THE MIDDLE-EAST AND ASIA
Richard Francis Burton (1821-1890)

Self-portrait in Oriental Dress

細節
Richard Francis Burton (1821-1890)
Self-portrait in Oriental Dress
inscribed in Persian 'ism-i shuma che chiz ast' ('What is your name?');
pen and ink, unframed
6 7/8 x 4 7/8in. (17.5 x 12.4cm.)
A top hat, drawn feintly in pencil, crowns his head.
There is a sketch of huts on the reverse.

拍品專文

The inscription suggests the drawing might date to or soon after Burton's pilgrimage to the forbidden cities of Medina and Mecca in 1853. En route, Burton decided on his final disguise: 'At Cairo I went to a Caravanserei. Here I became a Pathán. I was born in India of Afghan parents, who had settled there, and I was educated at Rangoon, and sent out, as it often the custom, to wander. I knew all the languages that I required to pass me, Persian, Hindostani, and Arabic. It is customary at the shop, on the Camel, in the Mosque, to ask, 'What is thy name? Whence comest thou?' and you must be prepared.' (I. Burton, The Life of Captain Sir Richard F. Burton, London, 1893, I, p. 171). The above passage was taken, according to his wife, from his private journals and echoes Burton's published account of the assumption of the rôle of a Pathán in Cairo: 'To support the character requires a knowledge of Persian, Hindustani and Arabic, all of which I knew sufficiently well to pass muster ... this was an important step; the first question at the shop, on the camel, and in the Mosque, is 'What is thy name?'' (R.F. Burton, Personal Narrative of a Pilgrimage to Al-Madinah & Meccah, London, 1893 (Memorial Edition), I, p. 45)

He had been granted just one year's leave by the Hon. East India Company in 1853 'to pursue his Arabic studies' and the lack of time forced him to abandon his original plan to cross the unknown Arabian Peninsula, still a 'huge white blob' on maps of the time, and concentrate instead on studying the 'inner life of the Moslem' on the pilgrimage.
'To accomplish a journey to Mecca and Medinah quite safely in those days (1853) was almost an impossibility for the discovery that he was not a Mussulman would have been avenged by a hundred Khanjars. It meant living with his life in his hand, and amongst the strangest and wildest companions, adopting their unfamiliar manners, and living for perhaps nine months in the hottest and most unhealthy climate... the brain at high tension, never to depart from the rôle he had adopted.
He obtained a year's leave on purpose, and left London as a Persian, for, during the time, he had to assume and sustain several Oriental characters'. (I. Burton, op.cit., p. 169).
Leaving London as a Persian Mirza, he changed his identity at Alexandria to a wandering Dervish, becoming 'Shaykh' Abdullah, then, on an Egyptian acquaintance's advice at Cairo, forsook his Persian ancestry for the Pathán, an Indian of Afghan parentage, becoming finally the pilgrim or 'Haji' Abdullah.
Burton had added Persian and Arabic to his formidable store of languages and dialects in India in the 1840's.

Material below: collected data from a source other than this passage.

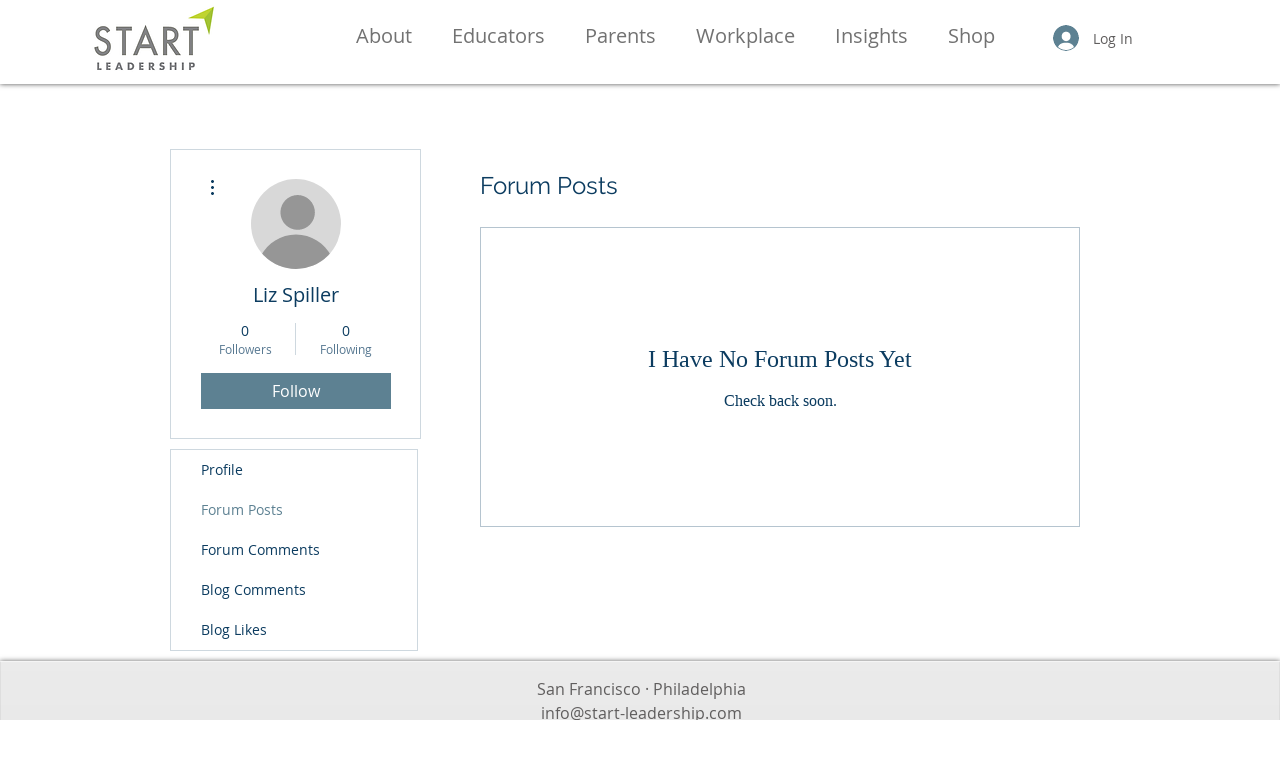

--- FILE ---
content_type: application/javascript
request_url: https://prism.app-us1.com/?a=252643509&u=https%3A%2F%2Fwww.start-leadership.com%2Fprofile%2Fspillereliz%2Fforum-posts
body_size: 118
content:
window.visitorGlobalObject=window.visitorGlobalObject||window.prismGlobalObject;window.visitorGlobalObject.setVisitorId('a3031da4-6a92-4f35-a12e-3d13b2688003', '252643509');window.visitorGlobalObject.setWhitelistedServices('', '252643509');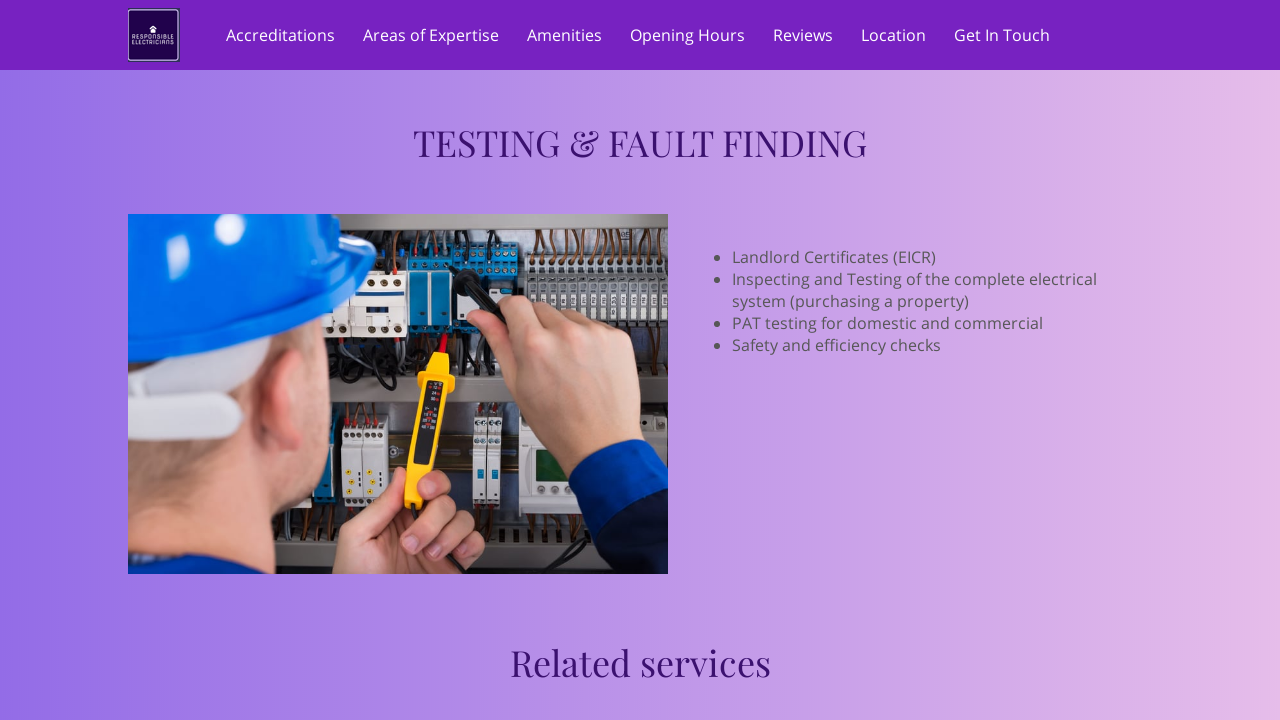

--- FILE ---
content_type: image/svg+xml
request_url: https://s.uenicdn.com/assets/256fe341e3b61f2500d98d5b53cea806e4519dee/static/images/46f4ce08ee9ca8a21398d9029ea59332.svg
body_size: 246
content:
<?xml version="1.0" encoding="UTF-8"?>
<svg width="1024px" height="165px" viewBox="0 0 1024 165" version="1.1" xmlns="http://www.w3.org/2000/svg" xmlns:xlink="http://www.w3.org/1999/xlink">
    <g id="Classic-template-5" stroke="none" stroke-width="1" fill="none" fill-rule="evenodd" fill-opacity="0.3">
        <g id="Classic-5-Main-page" transform="translate(0.000000, -2302.000000)">
            <g id="About-us" transform="translate(0.000000, 1603.000000)">
                <g id="wive" transform="translate(0.000000, 699.099316)">
                    <path d="M676.279141,3.88944188 C801.324245,-8.94559195 917.231198,9.98577513 1024,60.6835431 L1024,164.900684 L0,164.900684 C81.3730019,162.344578 149.436401,154.045408 204.190199,140.003173 C346.184178,103.587199 540.391261,17.8374132 676.279141,3.88944188 Z" id="Rectangle" fill="#4A33D3"></path>
                    <path d="M259,142.700647 C439,127.30591 602.579209,68.9718468 739.289605,68.9718468 C830.429868,68.9718468 925.333333,89.2814593 1024,129.900684 L1024,164.900684 L0,164.900684 L0,121.700647 C62.2380417,145.145201 148.571375,152.145201 259,142.700647 Z" id="Rectangle" fill="#5D5BD7"></path>
                    <path d="M422.170848,59.9006843 C518.726982,59.9006843 596.003366,80.5006719 654,121.700647 L654,164.900684 L0,164.900684 C184.891098,94.9006843 325.614714,59.9006843 422.170848,59.9006843 Z" id="Rectangle" fill="#9B1CDA" transform="translate(327.000000, 112.400684) scale(-1, 1) translate(-327.000000, -112.400684) "></path>
                </g>
            </g>
        </g>
    </g>
</svg>
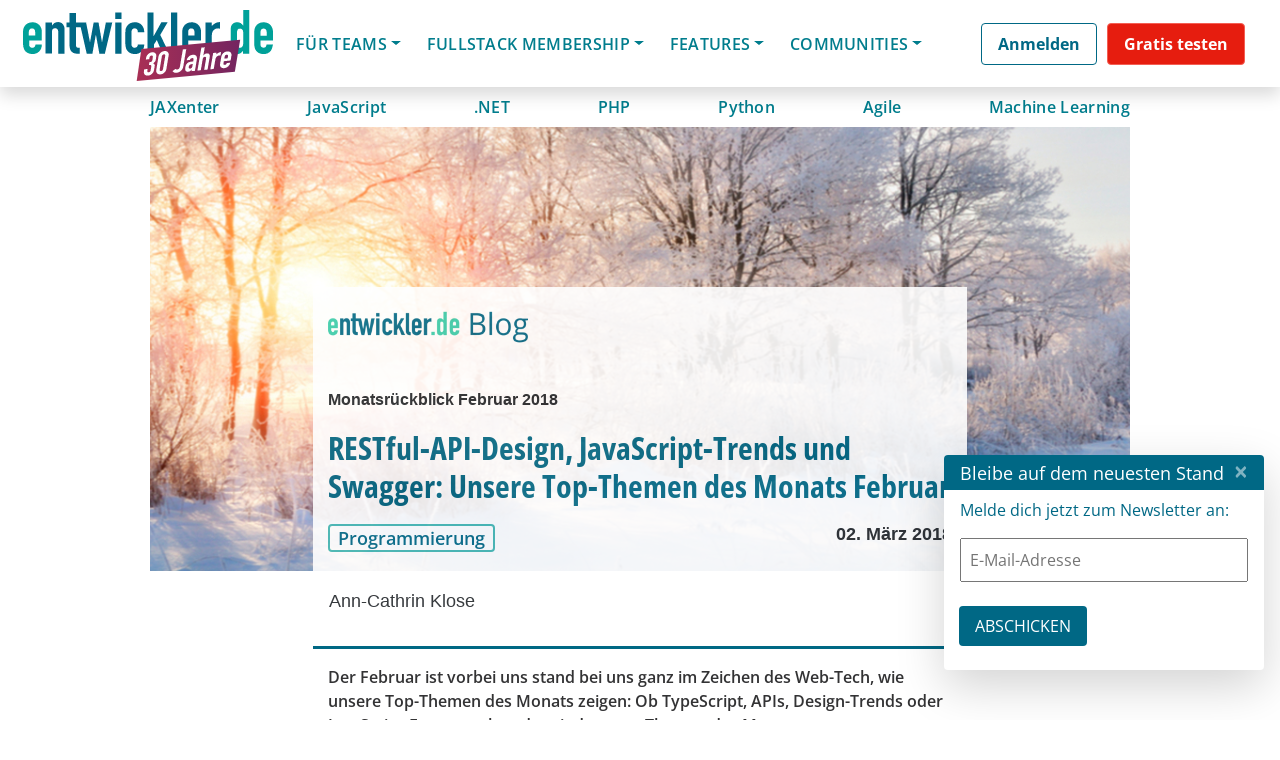

--- FILE ---
content_type: text/html; charset=utf-8
request_url: https://www.google.com/recaptcha/api2/aframe
body_size: 136
content:
<!DOCTYPE HTML><html><head><meta http-equiv="content-type" content="text/html; charset=UTF-8"></head><body><script nonce="frJhhu594YvoCYLNlPsnMQ">/** Anti-fraud and anti-abuse applications only. See google.com/recaptcha */ try{var clients={'sodar':'https://pagead2.googlesyndication.com/pagead/sodar?'};window.addEventListener("message",function(a){try{if(a.source===window.parent){var b=JSON.parse(a.data);var c=clients[b['id']];if(c){var d=document.createElement('img');d.src=c+b['params']+'&rc='+(localStorage.getItem("rc::a")?sessionStorage.getItem("rc::b"):"");window.document.body.appendChild(d);sessionStorage.setItem("rc::e",parseInt(sessionStorage.getItem("rc::e")||0)+1);localStorage.setItem("rc::h",'1768990236169');}}}catch(b){}});window.parent.postMessage("_grecaptcha_ready", "*");}catch(b){}</script></body></html>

At this time in India he had first adopted foreign attire, being allowed to wear the Janco (Brahminical Thread) by his teacher in Hinduism and deliberately disguising himself as a half-Arab-half-Iranian when he undertook the Sind survey in 1844. Known in India by his fellow officers as the 'white Nigger', he found the disguise the only means to accomplish the survey, helping him to transcend the usual estrangement he perceived of whites from their subjects in India.
On his pilgrimage, this disguise of old became an absolute necessity and had to extend to a command of the minutiae of Muslim life and habits. Remarkably, his disguise succeeded, in spite of numerous close calls. Sketching and note-taking, both of which would have given him away as an impostor, were continued surreptitiously.
Soon after his return from Arabia to Bombay, Burton won patronage for another 'pilgrimage', this time to Harar, the religious capital of Somlaliland and as inviolate a city to the infidel as Mecca and Medina. He started off again in disguise, this time as a Moslem merchant, but, in fear of being suspected a hated Turk, threw off the disguise before entering the city.
The present drawing, showing Burton in his disguise and sporting his impressive moustache (he was nicknamed 'Abú Shuwárib', meaning 'Father of Moustachios', by a Bedouin on the pilgrimage), has the added conceit of a top hat. Perhaps added by Burton himself or perhaps by Isabel, it points to his hidden identity and so offers a retort to the cryptic inscription.